I never did read Wally Lamb’s She’s Come Undone, but I remember it was all the rage in the nineties. I know it to be a young girl’s coming of age story and the journey that led to what eventually would have to come undone. Some things must come undone, must fall away, must be released and let go into the ocean of life in order for us to evolve into whom we truly are. Anyone who has ever experienced an undoing of sorts knows it is an experience in loss. The undoing isn’t so much an experience in losing, but rather of letting go and allowing change to enter, a reality that, although not always easy—who so easily lets it all go for the empty space of the unknown? —it is the way to see what is and what is to become.
In March of 2017, I started coming undone as though I looked myself in the mirror and said, I was no longer going to wake inside the same life-work routine that had been my entire adult life. There was little breathing space or wiggle room inside the confines of wake, work, eat, sleep, wake, work, eat sleep, then wait for the weekend, rinse and repeat. This isn’t to say that I was miserable or unhappy, or that joy was missing in my life, because that isn’t so. It is more to say that for me there was always an inner voice whispering that life had far more layers than those, and that the weekend was an insufficient forty-eight hours inside of which to explore. I was tugged in the direction of freedom, but how does one leave a lucrative job and lakefront apartment for the unknown without coming undone? You don’t. The coming undone is the start of freedom.
August 15th, I was standing inside of SFO with four pieces of luggage and my Nikon camera backpack waiting to board a one-way flight to San Miguel de Allende, Mexico, a small colonial mountain town I had heard of less than a year before. I wasn’t quite sure where the journey would lead me, but I was certain that I had to leave in order to live, differently. I had no plans to return. There was nothing to which I could return. I had quit my hospice job. My apartment was no more. My car, gone. All things are impermanent either by choice or by design. Nothing lasts forever.

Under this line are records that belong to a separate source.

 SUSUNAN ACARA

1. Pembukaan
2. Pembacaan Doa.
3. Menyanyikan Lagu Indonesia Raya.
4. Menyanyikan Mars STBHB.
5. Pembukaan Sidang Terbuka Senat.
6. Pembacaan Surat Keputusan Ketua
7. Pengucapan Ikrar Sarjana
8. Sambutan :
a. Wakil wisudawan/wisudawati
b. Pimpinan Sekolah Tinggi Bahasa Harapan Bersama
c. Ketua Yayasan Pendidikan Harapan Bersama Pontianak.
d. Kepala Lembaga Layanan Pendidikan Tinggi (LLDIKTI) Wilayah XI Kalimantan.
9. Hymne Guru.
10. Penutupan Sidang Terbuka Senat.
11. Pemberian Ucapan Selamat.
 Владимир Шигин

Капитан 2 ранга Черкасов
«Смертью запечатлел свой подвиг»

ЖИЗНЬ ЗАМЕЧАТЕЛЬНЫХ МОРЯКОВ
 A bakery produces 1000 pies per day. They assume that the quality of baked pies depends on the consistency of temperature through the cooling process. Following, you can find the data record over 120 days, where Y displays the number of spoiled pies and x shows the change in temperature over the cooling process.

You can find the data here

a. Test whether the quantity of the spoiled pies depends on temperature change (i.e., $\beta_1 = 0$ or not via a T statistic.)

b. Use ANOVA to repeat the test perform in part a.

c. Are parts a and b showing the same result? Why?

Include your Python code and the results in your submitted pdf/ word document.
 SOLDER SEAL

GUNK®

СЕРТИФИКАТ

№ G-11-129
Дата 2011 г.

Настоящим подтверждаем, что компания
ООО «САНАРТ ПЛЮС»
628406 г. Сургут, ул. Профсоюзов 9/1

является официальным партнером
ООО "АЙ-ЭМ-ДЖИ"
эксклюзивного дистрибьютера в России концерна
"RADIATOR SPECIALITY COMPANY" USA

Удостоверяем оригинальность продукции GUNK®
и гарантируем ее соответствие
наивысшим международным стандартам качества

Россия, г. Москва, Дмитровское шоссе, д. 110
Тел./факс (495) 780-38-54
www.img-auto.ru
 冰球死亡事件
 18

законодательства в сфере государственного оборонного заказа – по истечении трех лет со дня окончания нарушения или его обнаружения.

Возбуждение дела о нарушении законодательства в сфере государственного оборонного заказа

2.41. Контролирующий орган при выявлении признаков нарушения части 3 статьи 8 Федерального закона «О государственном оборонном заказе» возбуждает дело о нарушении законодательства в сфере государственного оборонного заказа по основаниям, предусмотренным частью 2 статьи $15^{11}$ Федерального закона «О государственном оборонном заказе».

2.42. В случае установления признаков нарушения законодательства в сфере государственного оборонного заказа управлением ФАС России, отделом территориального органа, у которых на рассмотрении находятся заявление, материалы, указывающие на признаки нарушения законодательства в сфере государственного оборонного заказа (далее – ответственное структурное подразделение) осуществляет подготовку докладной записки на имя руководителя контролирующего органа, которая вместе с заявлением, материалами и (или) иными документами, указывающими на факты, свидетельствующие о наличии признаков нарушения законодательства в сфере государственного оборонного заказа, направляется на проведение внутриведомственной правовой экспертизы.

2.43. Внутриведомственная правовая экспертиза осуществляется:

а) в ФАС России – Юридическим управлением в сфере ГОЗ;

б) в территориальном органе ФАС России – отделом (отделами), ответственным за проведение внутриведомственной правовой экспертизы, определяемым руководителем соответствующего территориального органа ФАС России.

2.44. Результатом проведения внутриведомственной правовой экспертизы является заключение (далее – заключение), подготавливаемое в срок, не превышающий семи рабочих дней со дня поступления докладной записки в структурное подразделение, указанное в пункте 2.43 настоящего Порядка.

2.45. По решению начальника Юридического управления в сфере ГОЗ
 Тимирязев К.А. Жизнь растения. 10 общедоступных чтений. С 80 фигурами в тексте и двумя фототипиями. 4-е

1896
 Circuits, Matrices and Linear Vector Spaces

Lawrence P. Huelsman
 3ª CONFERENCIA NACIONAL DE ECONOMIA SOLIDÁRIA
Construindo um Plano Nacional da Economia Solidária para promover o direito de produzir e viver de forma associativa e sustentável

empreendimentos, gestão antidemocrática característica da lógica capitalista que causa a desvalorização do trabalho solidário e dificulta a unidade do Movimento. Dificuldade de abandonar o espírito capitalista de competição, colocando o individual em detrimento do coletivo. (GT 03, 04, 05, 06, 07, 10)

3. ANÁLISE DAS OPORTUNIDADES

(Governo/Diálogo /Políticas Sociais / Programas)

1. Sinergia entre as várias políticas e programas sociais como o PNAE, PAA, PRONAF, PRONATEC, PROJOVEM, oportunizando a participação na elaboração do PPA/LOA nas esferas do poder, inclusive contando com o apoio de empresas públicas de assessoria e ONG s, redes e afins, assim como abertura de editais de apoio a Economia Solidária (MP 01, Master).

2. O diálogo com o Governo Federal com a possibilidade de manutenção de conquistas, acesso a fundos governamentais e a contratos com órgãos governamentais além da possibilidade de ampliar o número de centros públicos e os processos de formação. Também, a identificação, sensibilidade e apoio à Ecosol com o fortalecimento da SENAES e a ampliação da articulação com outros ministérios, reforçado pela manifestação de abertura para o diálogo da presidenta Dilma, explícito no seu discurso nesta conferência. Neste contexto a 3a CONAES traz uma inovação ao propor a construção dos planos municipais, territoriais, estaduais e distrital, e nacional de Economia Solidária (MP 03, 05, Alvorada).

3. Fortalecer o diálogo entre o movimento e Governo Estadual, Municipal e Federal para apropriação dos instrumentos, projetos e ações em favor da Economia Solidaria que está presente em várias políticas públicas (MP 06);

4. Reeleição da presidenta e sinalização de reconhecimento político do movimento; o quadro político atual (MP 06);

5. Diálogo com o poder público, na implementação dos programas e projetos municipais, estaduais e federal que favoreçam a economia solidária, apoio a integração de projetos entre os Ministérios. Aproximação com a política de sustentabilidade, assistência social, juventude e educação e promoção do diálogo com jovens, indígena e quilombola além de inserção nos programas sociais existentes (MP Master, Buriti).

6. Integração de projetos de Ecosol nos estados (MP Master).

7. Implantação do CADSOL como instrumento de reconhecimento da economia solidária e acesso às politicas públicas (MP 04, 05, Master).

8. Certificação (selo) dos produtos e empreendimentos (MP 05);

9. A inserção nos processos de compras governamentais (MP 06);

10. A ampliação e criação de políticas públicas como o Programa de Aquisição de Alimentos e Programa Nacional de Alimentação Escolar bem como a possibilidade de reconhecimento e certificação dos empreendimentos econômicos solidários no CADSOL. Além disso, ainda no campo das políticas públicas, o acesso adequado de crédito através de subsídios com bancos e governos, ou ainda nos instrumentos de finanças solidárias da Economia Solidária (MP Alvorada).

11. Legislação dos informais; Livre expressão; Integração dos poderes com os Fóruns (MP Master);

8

Mexico is indeed a foreign country. It doesn’t matter how many resort towns you see where people play sand volleyball or spend days in luxurious pools with swim-up bars, or out eating gentrified Mexican food, it is not America. It is Latin America. It is a throwback to another time kind of country, a land of simplicity and quick tongues speaking a beautiful language that, as you learn, you’re able to eavesdrop a little to hear the way of the culture. I lost nearly ten pounds my first month, between the bacteria and walking. I was coming undone. The layers of who I was were peeling back and revealing my essence. Who are we when there is no job, no stable home, no car, no native language, and no familiar faces? Whom do we become when the fall back no longer exists, and we’re left to the real present of now?
Everyone talks about the now. Ram Dass wrote about it in his widely popular book Be Here Now where LSD was certainly involved. Yet in the States this comes with a bit of a caveat as though what we’re really saying, is be in the now as long as the now is comfortable and looks and feels the way you want, otherwise resist what is. Yet this isn’t the reality of what it means to be in the present of now. Being in the present of now means we are being with the isness of this very moment however it arrives, and that we consciously show up for its arrival and use wisdom and compassion to move through it.
It is times like those when we come undone that we’re truly in the now. Times of loss and uncertainty, of collapse and rebuilding, of having gone from evidence of disease to remission. When we’ve gone through the dark night of the soul then we can talk about the now. When we’ve released the need to control; when we’ve stopped resisting what is; and when we’ve turned ourselves loose into the arms of surrender, that is the beginning of entering into now.
Ten months later, I am back in the States, yet not in the same (inner) state. Much happened in Mexico. I am different in many ways, more awake and seeing things with eyes that spent nearly a year navigating foreign land. You do not cross over into difference and remain the same. I’m in Atlanta now. No longer a California resident with a lakefront apartment. I am without car. I am without job. I am without a place to call my own. I am with faith. I am with joy. I am with freedom. I am sustained by life’s Magic. I am living inside of having become undone.